Questa sera presiede la solenne celebrazione il Vescovo S.E. Mons. Vincenzo Calvosa, il culto e la storia che si intreccia con Agropoli
Agropoli si prepara a vivere uno dei momenti più affascinanti e significativi dell’estate: la festa religiosa in onore della Beata Vergine di Costantinopoli, considerata da sempre la protettrice dei pescatori.
Il ricco programma religioso e civile promette emozioni e devozione, con la giornata che inizia all’alba, alle ore 6.30, con la prima santa messa. La solenne celebrazione sarà presieduta dal Nostro vescovo Mons. Vincenzo Calvosa alle ore 18.00 con la Messa Solenne, seguita dalla processione per terra e per mare.
La storia della Madonna di Costantinopoli è avvolta da una leggenda confermata da fatti storici. Nel lontano 1535, la città di Agropoli subì un feroce assalto da parte del temuto corsaro Barbarossa, che seminò distruzione e terrore ovunque passasse. Circa 500 persone furono fatte prigioniere, case e chiese vennero rase al suolo, campi incendiati, e chiunque osasse opporsi veniva brutalmente ucciso.
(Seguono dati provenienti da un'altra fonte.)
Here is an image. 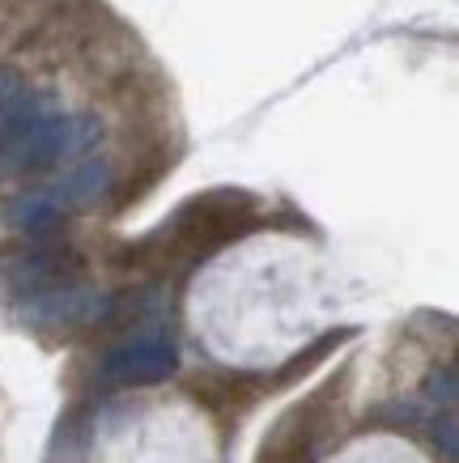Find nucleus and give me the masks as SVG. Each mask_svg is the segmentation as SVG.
<instances>
[{"instance_id":"nucleus-1","label":"nucleus","mask_w":459,"mask_h":463,"mask_svg":"<svg viewBox=\"0 0 459 463\" xmlns=\"http://www.w3.org/2000/svg\"><path fill=\"white\" fill-rule=\"evenodd\" d=\"M102 141V119L90 111L64 115L47 94H22L14 111L0 119V170L43 175L60 162H81Z\"/></svg>"},{"instance_id":"nucleus-2","label":"nucleus","mask_w":459,"mask_h":463,"mask_svg":"<svg viewBox=\"0 0 459 463\" xmlns=\"http://www.w3.org/2000/svg\"><path fill=\"white\" fill-rule=\"evenodd\" d=\"M85 272V260L72 247H56V242L43 239H26L22 247L0 251V277L9 289L17 294H43V289H56L69 285Z\"/></svg>"},{"instance_id":"nucleus-3","label":"nucleus","mask_w":459,"mask_h":463,"mask_svg":"<svg viewBox=\"0 0 459 463\" xmlns=\"http://www.w3.org/2000/svg\"><path fill=\"white\" fill-rule=\"evenodd\" d=\"M115 294L107 289H85V285H56L30 294L26 302V323L34 327H94V323L111 319Z\"/></svg>"},{"instance_id":"nucleus-4","label":"nucleus","mask_w":459,"mask_h":463,"mask_svg":"<svg viewBox=\"0 0 459 463\" xmlns=\"http://www.w3.org/2000/svg\"><path fill=\"white\" fill-rule=\"evenodd\" d=\"M179 370V353L170 340H128L120 349L107 353L102 362V379L120 383V387H149V383H162Z\"/></svg>"},{"instance_id":"nucleus-5","label":"nucleus","mask_w":459,"mask_h":463,"mask_svg":"<svg viewBox=\"0 0 459 463\" xmlns=\"http://www.w3.org/2000/svg\"><path fill=\"white\" fill-rule=\"evenodd\" d=\"M111 183H115V170L107 157H81L69 175H60L47 187V196L60 204V213H85L111 192Z\"/></svg>"},{"instance_id":"nucleus-6","label":"nucleus","mask_w":459,"mask_h":463,"mask_svg":"<svg viewBox=\"0 0 459 463\" xmlns=\"http://www.w3.org/2000/svg\"><path fill=\"white\" fill-rule=\"evenodd\" d=\"M60 222H64V213H60L56 200L47 196V187H39V192H22V196H14L5 209H0V225L14 230V234H26V239L52 234Z\"/></svg>"},{"instance_id":"nucleus-7","label":"nucleus","mask_w":459,"mask_h":463,"mask_svg":"<svg viewBox=\"0 0 459 463\" xmlns=\"http://www.w3.org/2000/svg\"><path fill=\"white\" fill-rule=\"evenodd\" d=\"M345 340H353V327H340V332H323V336L315 340L311 349H306V353H298V357H293V362L285 365V370H281V374H277V383H293V379H302V374H311V370H315V365H320L323 357H328V353H336V349H340Z\"/></svg>"},{"instance_id":"nucleus-8","label":"nucleus","mask_w":459,"mask_h":463,"mask_svg":"<svg viewBox=\"0 0 459 463\" xmlns=\"http://www.w3.org/2000/svg\"><path fill=\"white\" fill-rule=\"evenodd\" d=\"M421 392L430 395L434 404H455V392H459V383H455V370L451 365H434L430 374H426V383H421Z\"/></svg>"},{"instance_id":"nucleus-9","label":"nucleus","mask_w":459,"mask_h":463,"mask_svg":"<svg viewBox=\"0 0 459 463\" xmlns=\"http://www.w3.org/2000/svg\"><path fill=\"white\" fill-rule=\"evenodd\" d=\"M22 94H26V77H22L17 69H9V64H5V69H0V119L14 111V102L22 99Z\"/></svg>"},{"instance_id":"nucleus-10","label":"nucleus","mask_w":459,"mask_h":463,"mask_svg":"<svg viewBox=\"0 0 459 463\" xmlns=\"http://www.w3.org/2000/svg\"><path fill=\"white\" fill-rule=\"evenodd\" d=\"M434 438L443 442L446 459H455V455H459V425H455V417H443V421L434 425Z\"/></svg>"}]
</instances>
Tuttavia, alcuni coraggiosi fedeli riuscirono a mettere in salvo la preziosa statua della Madonna di Costantinopoli, cercando rifugio in una segreta grotta sul promontorio che sovrasta la città antica. Gli anni passarono, ma una violenta mareggiata portò via la statua dal suo nascondiglio, lasciandola galleggiare in mare aperto. Fu così che i valorosi pescatori, testimoni del miracolo, la recuperarono e decisero di dedicarle una cappella, riconoscendo in lei la loro protettrice celeste.
La festa raggiungerà il suo apice nel tardo pomeriggio con l’imponente processione via mare, un momento di profonda spiritualità e devozione che coinvolge l’intera comunità. E non potrebbe esserci finale migliore: a mezzanotte, lo spettacolo dei fuochi pirotecnici presso il porto incanterà i presenti, rendendo omaggio alla Beata Vergine Maria di Costantinopoli, celeste protettrice delle genti di mare.
Le celebrazioni di questa festa, radicate nella tradizione secolare di Agropoli, rappresentano un momento di unione tra fede e cultura locale. Le emozioni e la devozione dei fedeli si fondono con la gratitudine dei pescatori che, generazione dopo generazione, hanno affidato la loro sicurezza alle mani della Beata Vergine.
Questo evento speciale non solo alimenta la fede, ma incanta anche i visitatori, attirando numerosi turisti da ogni angolo del paese. Agropoli diventa così un crocevia di spiritualità, cultura e tradizione, unendo le persone nella preghiera e nell’amore per la Madonna di Costantinopoli.
In questo giorno di festa, la comunità di Agropoli rinnova la propria devozione e riconoscenza alla loro celeste protettrice, la Beata Vergine Maria di Costantinopoli, chiedendo la sua guida e protezione per i pescatori e per tutti coloro che si affidano alla sua misericordia.